Les personnes qui perdent du poids grâce à des médicaments GLP-1 tels qu'Ozempic et Wegovy peuvent faire l'objet de jugements plus négatifs que celles qui perdent du poids par le biais d'un régime et de l'exercice — et même plus négatifs que les personnes qui ne perdent pas de poids du tout — selon une nouvelle étude menée par la psychologue Erin Standen de l'Université Rice.
Une nouvelle étude publiée dans l'International Journal of Obesity rapporte que les personnes qui perdent du poids en utilisant des médicaments GLP-1 — notamment des médicaments largement connus comme Ozempic et Wegovy — peuvent être confrontées à un jugement social plus sévère que les personnes qui perdent du poids par un régime et de l'exercice, ou même celles qui conservent un poids plus élevé.

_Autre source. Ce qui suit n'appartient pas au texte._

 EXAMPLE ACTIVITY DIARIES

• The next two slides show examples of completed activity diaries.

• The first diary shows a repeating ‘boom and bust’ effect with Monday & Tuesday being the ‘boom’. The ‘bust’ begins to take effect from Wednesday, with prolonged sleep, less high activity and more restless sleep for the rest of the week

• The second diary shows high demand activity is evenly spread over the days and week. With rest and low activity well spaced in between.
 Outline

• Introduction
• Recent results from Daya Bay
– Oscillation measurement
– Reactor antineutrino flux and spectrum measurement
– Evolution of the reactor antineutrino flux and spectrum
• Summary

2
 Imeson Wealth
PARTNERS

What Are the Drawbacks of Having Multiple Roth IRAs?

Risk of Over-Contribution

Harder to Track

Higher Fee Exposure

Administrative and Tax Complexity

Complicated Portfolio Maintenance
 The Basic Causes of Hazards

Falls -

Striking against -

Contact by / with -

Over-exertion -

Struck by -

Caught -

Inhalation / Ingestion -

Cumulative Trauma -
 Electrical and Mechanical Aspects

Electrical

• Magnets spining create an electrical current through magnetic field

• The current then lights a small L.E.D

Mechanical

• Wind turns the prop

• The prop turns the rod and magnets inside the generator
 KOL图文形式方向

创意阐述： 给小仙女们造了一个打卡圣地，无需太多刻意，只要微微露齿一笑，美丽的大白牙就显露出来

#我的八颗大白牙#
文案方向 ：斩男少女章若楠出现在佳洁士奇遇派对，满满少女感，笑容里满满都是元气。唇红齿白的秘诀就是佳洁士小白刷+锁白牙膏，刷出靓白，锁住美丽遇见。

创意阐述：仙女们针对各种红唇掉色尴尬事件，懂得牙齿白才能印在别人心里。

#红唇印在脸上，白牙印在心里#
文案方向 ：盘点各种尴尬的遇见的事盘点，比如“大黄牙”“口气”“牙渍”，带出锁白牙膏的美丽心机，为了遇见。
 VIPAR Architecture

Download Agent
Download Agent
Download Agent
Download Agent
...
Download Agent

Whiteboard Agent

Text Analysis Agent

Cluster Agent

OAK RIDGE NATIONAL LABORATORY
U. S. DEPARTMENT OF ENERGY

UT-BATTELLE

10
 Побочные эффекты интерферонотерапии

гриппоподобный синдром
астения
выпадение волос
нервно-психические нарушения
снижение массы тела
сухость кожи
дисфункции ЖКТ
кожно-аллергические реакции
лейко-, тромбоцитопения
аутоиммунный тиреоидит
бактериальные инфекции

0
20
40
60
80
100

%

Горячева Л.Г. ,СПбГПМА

La recherche a été menée par Erin C. Standen, professeure adjointe en sciences psychologiques à l'Université Rice, avec la collaboration de Sean M. Phelan de la Mayo Clinic et de A. Janet Tomiyama de l'Université de Californie à Los Angeles. Dans un communiqué de l'Université Rice diffusé par ScienceDaily, Standen a déclaré que l'équipe s'attendait à une certaine stigmatisation, mais qu'elle a été surprise par son ampleur.
Comment l'expérience a été menée
Dans le cadre de l'étude, les participants ont évalué une personne fictive décrite à travers différents scénarios d'historique de poids : un scénario dans lequel la personne perdait du poids en utilisant un médicament GLP-1, un autre dans lequel la personne perdait du poids par un régime et de l'exercice, et un troisième dans lequel la personne ne perdait pas de poids.
Dans tous les scénarios, les participants ont évalué l'utilisateur de GLP-1 plus négativement que la personne ayant perdu du poids par un régime et de l'exercice. L'utilisateur de GLP-1 a également été évalué plus négativement que la personne n'ayant pas perdu de poids — une découverte que Standen a qualifiée de « pénalité sociale » pour la méthode de perte de poids choisie.
La reprise de poids a suscité des critiques supplémentaires
L'étude a également examiné ce qui se passe lorsque le poids est repris après l'arrêt du traitement — une situation que les chercheurs notent comme pouvant survenir lorsque les personnes interrompent les médicaments GLP-1 en raison de leur coût, des limites de l'assurance ou des effets secondaires.
Les participants ont jugé la reprise de poids plus négativement que le maintien de la perte de poids, et cette pénalité est apparue indépendamment du fait que la perte de poids initiale provenait d'un traitement médicamenteux ou de changements de mode de vie.
Pourquoi c'est important
Standen et ses coauteurs ont souligné des preuves plus larges selon lesquelles la stigmatisation liée au poids est associée à des conséquences néfastes, notamment le stress, l'évitement des soins médicaux et des stratégies d'adaptation malsaines. Standen a déclaré que le fait de se sentir jugé pour des choix liés à la santé peut influencer la volonté des individus à rechercher des soins et la manière dont ils discutent ouvertement de leur poids et de leur traitement avec les cliniciens.
Alors que les médicaments GLP-1 sont de plus en plus discutés et utilisés, les chercheurs ont déclaré que les résultats mettent en évidence la nécessité de reconsidérer les récits culturels qui présentent la perte de poids assistée par des médicaments comme une « solution de facilité », et de réduire le jugement entourant à la fois la morphologie corporelle et les chemins que les gens empruntent pour gérer leur poids.